What accounts for women’s intensively studied “underrepresentation in math-intensive fields of science”? Not “sex discrimination in grant and manuscript reviewing, interviewing and hiring,” write Stephen J. Ceci and Wendy M. Williams of Cornell University in the current Proceedings of the National Academy of Sciences.Claims about such practices, though once spot-on, are “no longer valid,” they state. Women, in fact, now fare slightly better than men in the competition for tenure-track positions. Efforts to root out a problem that no longer exists therefore waste resources that could far more profitably be focused on the real sources of underrepresentation, the authors argue.
Strategies based on “current, as opposed to historical findings” about causes need to focus not on ending overt discrimination but on making institutions “responsive to differing biological realities of the sexes,” especially those related to childbearing and family life, Ceci and Williams believe.

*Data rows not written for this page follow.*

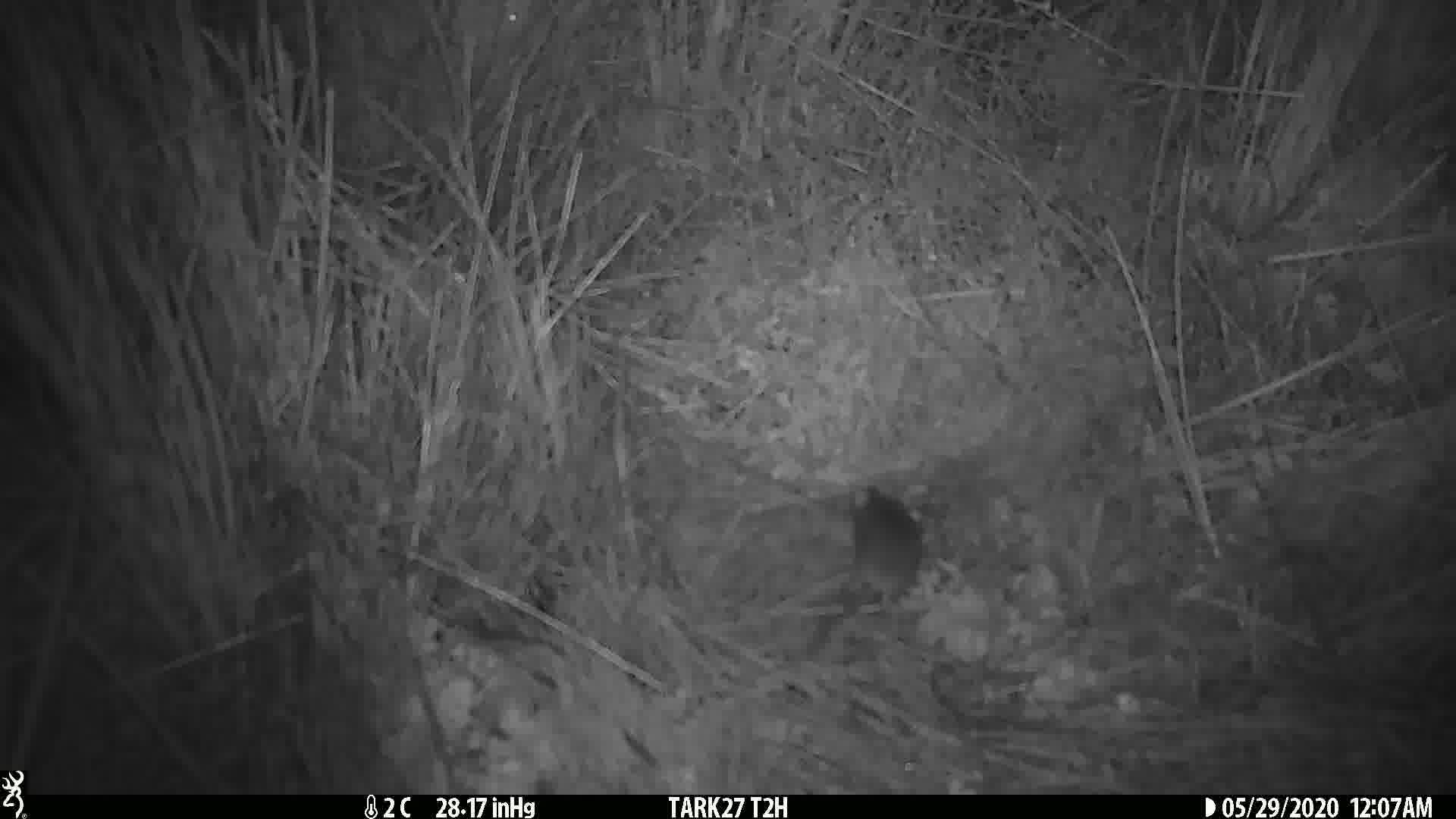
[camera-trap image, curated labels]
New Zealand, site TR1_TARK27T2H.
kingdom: Animalia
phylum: Chordata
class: Mammalia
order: Rodentia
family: Muridae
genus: Mus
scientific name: Mus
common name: mouse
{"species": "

They also note scientifically talented women’s tendency to prefer careers that emphasize “people as opposed to things” and therefore to enter such fields as medicine and biology rather than computer science or physics. “To the extent that women’s choices are freely made and women are satisfied with the outcomes, then we have no problem,” they write. “However, to the extent that these choices are constrained by biology and/or society, and women are dissatisfied with the outcomes, or women’s talent is not actualized, then we most emphatically have a problem.” If it exists, they say, solving it will require directing resources toward the real causes in effect today, not toward those that existed in the past.